Denge ve Ekolojik Kısıt
Dijital kapitalizm dengeyi yukarıdan sarsıyorsa, ekolojik sınırlar da aşağıdan sarsmaktadır. Diğer bir ifadeyle, temelden.
Klasik model, arzın ikame ve yenilik yoluyla talebe yetişebileceğini varsayar.
Oysa iklim değişikliği ve kaynak tükenmesi, üretimin biyofiziksel sınırlar içinde gerçekleştiğini göstermektedir. Ekonomi, içsel dengeye yönelen kapalı bir sistem değildir. Biyosferin açık bir alt sistemi olup entropi ve geri dönüşsüz bozulmaya tabidir.
Nicholas Georgescu-Roegen ve Herman Daly’nin öncülük ettiği ekolojik iktisat, verimliliği tahsis edici optimalite (allocative optimality) olarak değil, termodinamik sürdürülebilirlik olarak tanımlar. Bu çerçevede denge, dinamik dengeye dönüşür. Piyasa sinyallerine değil, gezegenin taşıma kapasitesine uyum sağlamak zorunda olan bir ekonomi söz konusudur.
Karmaşıklık, Evrim ve Doğrusal Dengeden Uzak Sistemler
Karmaşıklık ekonomisi (complexity economics) üzerine gelişen araştırmalar (Brian Arthur, W. Brian Lane, Doyne Farmer), denge anlayışını sorgulayan bir yaklaşım ortaya koyar. Bu bakış açısına göre ekonomiler, geri bildirim döngüleri, eşik noktaları ve kendiliğinden ortaya çıkan düzenlerle şekillenen, uyum sağlayan canlı sistemler gibi davranır.

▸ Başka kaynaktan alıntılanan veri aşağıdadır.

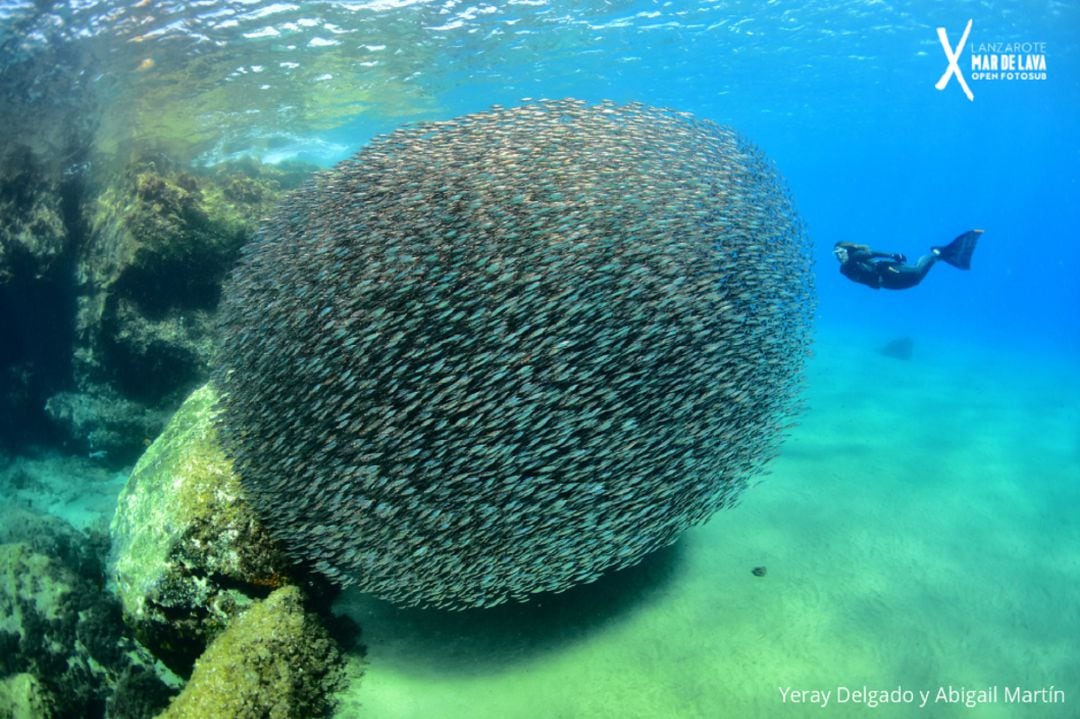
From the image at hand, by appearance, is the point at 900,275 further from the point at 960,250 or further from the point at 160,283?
the point at 160,283

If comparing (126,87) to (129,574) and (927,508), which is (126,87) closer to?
(129,574)

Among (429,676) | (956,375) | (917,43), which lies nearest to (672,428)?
(429,676)

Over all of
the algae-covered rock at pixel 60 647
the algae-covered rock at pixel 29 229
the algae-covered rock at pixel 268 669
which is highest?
the algae-covered rock at pixel 29 229

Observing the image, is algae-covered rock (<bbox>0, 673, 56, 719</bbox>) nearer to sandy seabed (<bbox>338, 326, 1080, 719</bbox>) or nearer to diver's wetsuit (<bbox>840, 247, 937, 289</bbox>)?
sandy seabed (<bbox>338, 326, 1080, 719</bbox>)

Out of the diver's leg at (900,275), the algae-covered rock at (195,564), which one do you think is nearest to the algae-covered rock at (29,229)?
the algae-covered rock at (195,564)

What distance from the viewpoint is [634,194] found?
5.22 meters

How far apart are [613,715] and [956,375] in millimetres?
21739

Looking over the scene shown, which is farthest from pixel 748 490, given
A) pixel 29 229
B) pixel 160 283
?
pixel 29 229

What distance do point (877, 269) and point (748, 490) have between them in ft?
23.7

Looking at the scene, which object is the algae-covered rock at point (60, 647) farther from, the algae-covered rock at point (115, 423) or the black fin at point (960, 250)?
the black fin at point (960, 250)

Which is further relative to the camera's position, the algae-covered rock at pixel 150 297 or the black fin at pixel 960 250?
the black fin at pixel 960 250

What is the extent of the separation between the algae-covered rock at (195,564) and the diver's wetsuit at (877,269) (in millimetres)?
11700

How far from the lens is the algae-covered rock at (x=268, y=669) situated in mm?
3971

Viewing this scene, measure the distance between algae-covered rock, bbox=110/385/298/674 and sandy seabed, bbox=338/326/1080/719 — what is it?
109cm
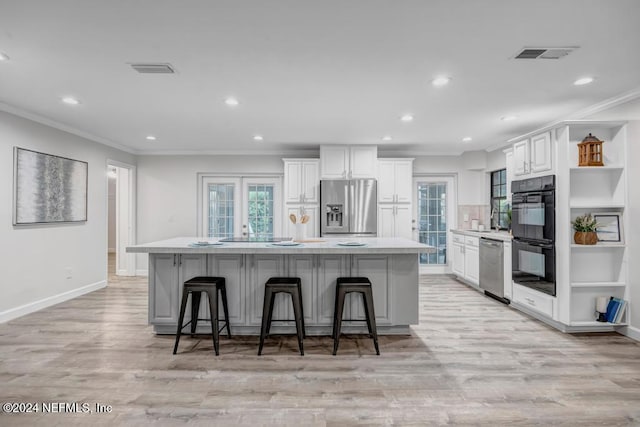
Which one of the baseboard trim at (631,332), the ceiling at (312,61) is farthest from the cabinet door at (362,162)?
the baseboard trim at (631,332)

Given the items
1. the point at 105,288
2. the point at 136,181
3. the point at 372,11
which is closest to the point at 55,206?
the point at 105,288

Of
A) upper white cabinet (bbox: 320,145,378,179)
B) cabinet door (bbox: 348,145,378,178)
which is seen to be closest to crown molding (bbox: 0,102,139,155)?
upper white cabinet (bbox: 320,145,378,179)

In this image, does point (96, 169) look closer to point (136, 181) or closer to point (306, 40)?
point (136, 181)

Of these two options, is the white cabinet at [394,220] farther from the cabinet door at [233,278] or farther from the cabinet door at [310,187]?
the cabinet door at [233,278]

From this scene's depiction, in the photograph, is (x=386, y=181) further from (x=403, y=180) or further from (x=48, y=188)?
(x=48, y=188)

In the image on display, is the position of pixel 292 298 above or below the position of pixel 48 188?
below

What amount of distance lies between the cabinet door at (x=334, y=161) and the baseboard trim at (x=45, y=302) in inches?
160

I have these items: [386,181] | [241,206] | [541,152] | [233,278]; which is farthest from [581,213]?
[241,206]

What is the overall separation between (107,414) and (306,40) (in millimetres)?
2760

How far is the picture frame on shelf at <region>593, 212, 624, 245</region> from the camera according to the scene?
348 cm

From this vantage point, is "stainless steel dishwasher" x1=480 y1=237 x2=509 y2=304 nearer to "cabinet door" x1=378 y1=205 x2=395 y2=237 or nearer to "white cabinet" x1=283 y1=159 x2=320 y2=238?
"cabinet door" x1=378 y1=205 x2=395 y2=237

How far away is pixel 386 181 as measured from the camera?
607cm

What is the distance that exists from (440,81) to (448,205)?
409 centimetres

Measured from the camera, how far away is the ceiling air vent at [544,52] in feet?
8.08
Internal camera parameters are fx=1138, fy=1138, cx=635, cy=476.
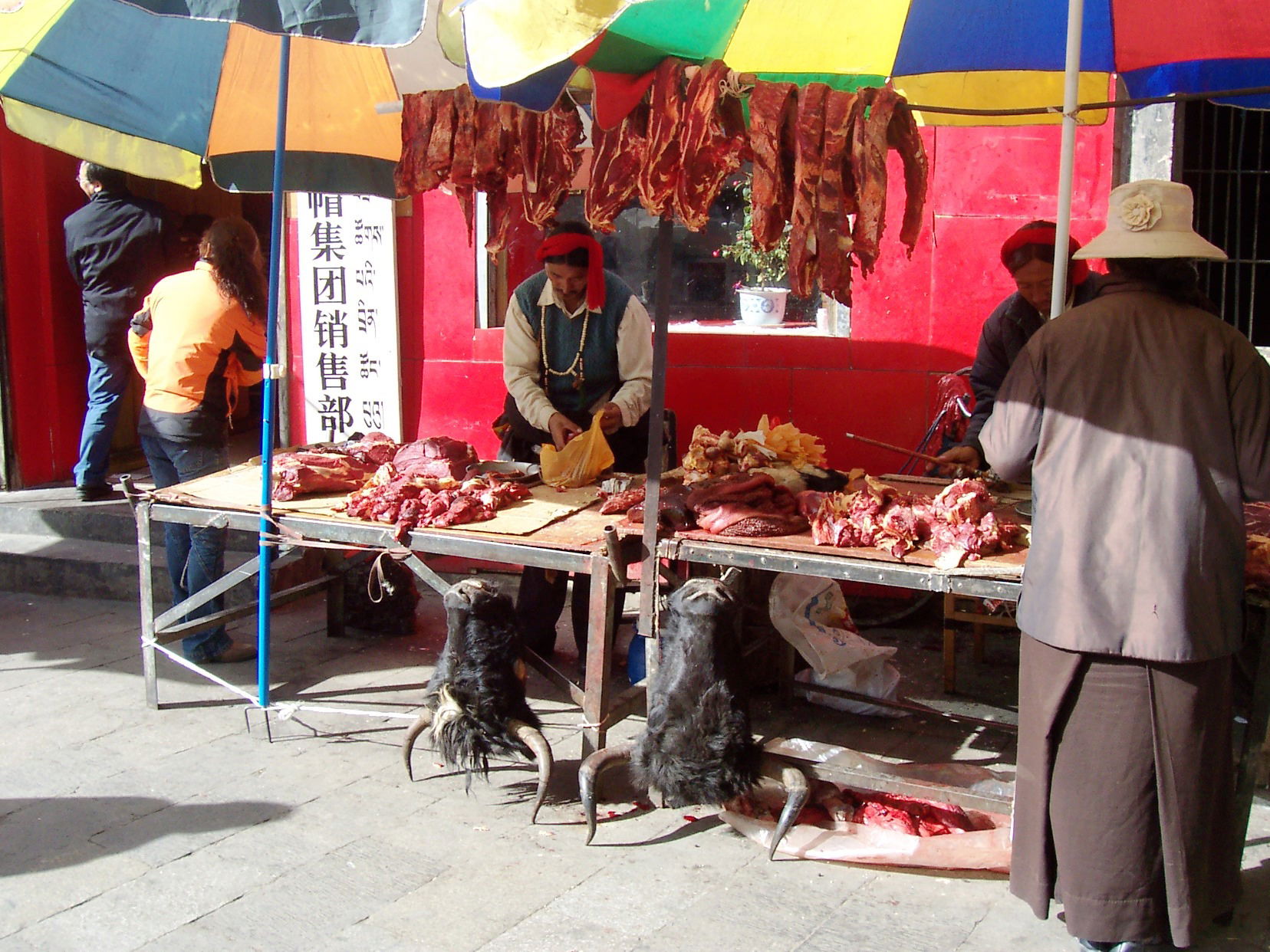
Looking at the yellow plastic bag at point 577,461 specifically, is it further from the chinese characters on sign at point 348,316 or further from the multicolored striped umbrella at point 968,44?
the chinese characters on sign at point 348,316

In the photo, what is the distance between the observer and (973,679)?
17.9 feet

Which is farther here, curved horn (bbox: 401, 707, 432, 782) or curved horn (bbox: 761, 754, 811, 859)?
curved horn (bbox: 401, 707, 432, 782)

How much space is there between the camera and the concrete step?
688 centimetres

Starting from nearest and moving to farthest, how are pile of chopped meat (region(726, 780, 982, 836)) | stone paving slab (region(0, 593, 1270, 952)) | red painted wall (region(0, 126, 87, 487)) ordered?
stone paving slab (region(0, 593, 1270, 952)), pile of chopped meat (region(726, 780, 982, 836)), red painted wall (region(0, 126, 87, 487))

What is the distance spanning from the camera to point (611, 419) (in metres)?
5.48

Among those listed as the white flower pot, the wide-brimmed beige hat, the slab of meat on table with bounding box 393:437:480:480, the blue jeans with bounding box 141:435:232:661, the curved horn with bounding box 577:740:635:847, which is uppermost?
the wide-brimmed beige hat

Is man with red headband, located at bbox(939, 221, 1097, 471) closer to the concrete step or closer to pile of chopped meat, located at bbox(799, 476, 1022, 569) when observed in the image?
pile of chopped meat, located at bbox(799, 476, 1022, 569)

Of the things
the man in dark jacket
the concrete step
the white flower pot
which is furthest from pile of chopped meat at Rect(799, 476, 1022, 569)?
the man in dark jacket

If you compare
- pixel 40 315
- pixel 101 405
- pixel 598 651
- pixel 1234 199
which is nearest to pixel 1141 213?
Answer: pixel 598 651

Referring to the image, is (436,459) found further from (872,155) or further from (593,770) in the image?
(872,155)

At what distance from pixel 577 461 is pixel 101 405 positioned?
4107mm

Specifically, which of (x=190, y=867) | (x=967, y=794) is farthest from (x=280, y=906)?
(x=967, y=794)

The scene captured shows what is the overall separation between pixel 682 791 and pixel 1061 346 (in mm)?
1877

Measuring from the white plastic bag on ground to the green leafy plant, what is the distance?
2.35m
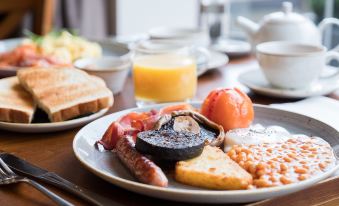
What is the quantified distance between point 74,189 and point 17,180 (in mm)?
114

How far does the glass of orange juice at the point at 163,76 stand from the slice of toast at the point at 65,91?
0.37 feet

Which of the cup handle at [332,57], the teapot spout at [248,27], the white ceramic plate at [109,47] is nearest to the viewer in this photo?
the cup handle at [332,57]

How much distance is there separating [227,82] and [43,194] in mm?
866

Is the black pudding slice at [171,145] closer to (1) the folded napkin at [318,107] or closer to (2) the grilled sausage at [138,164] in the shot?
(2) the grilled sausage at [138,164]

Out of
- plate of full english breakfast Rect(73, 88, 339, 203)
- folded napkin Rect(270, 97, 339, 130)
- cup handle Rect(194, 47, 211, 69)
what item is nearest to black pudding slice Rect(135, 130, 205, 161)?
plate of full english breakfast Rect(73, 88, 339, 203)

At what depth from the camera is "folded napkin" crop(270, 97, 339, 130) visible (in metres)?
1.24

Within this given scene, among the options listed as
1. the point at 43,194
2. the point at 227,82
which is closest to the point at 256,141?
the point at 43,194

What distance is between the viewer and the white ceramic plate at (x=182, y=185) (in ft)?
2.57

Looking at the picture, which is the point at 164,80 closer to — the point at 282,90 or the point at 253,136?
the point at 282,90

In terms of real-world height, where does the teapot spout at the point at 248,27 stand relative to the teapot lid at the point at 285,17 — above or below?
below

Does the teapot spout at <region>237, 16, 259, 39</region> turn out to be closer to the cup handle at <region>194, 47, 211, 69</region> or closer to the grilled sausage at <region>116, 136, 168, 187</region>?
the cup handle at <region>194, 47, 211, 69</region>

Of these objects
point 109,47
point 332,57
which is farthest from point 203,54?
point 109,47

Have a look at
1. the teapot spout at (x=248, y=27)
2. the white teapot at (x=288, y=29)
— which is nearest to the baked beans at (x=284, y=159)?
the white teapot at (x=288, y=29)

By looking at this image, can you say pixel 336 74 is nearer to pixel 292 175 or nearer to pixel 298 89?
pixel 298 89
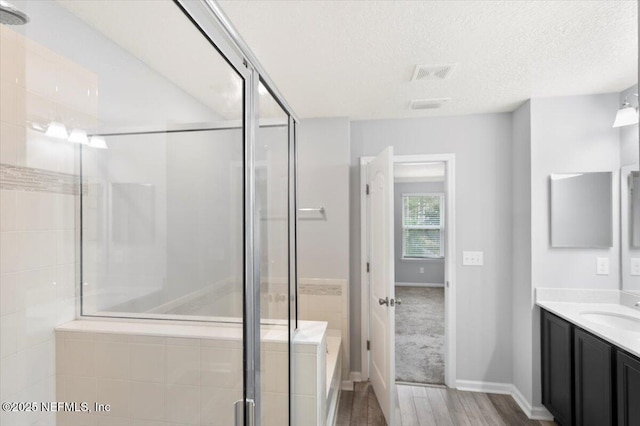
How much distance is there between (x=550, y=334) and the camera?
2.33 m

Denge modelleri, toplu davranışın bireysel optimizasyondan türetilebileceğini varsayar. Karmaşıklık modelleri ise, etkileşimlerin kendisinin hiçbir bireyin niyet etmediği makro kalıplar yarattığını anlatır.
Bu paradigma değişimi, diğer bilimlerdeki dönüşümlerle paraleldir. Denge termodinamiği, Prigogine’in dengeden uzak sistemlerine yerini bırakmış, klasik mekanik ise kaos teorisine dönüşmüştür.
Ekonomi de benzer biçimde, istikrara yönelen bir sistem olarak değil, geçmişte atılan adımların geleceği şekillendirdiği (path dependency), yeniliklerin ve tarihsel süreçlerin istikrardan daha belirleyici olduğu evrimsel bir süreç olarak anlaşılmalıdır.
Kurumsal ve Politik Boyutlar
Denge modelleri iktidarı da gizler. Gelir dağılımı, üretimin organizasyonu ve piyasa yapısı, kişisel tercihlerin ya da anonim piyasa güçlerinin tarafsız sonuçları değil, kurumsal tasarımın ve politik mücadelenin ürünleridir. Karl Polanyi’nin The Great Transformation eseri bu açıdan öğreticidir. Piyasalar, özerk birer denge mekanizması değil, toplumsal ilişkiler içine gömülü kurumlardır. Arz ve talebi doğal yasalar gibi ele almak, adalet, emek ve çevresel sorumluluk sorularını siyasetsizleştirmektir.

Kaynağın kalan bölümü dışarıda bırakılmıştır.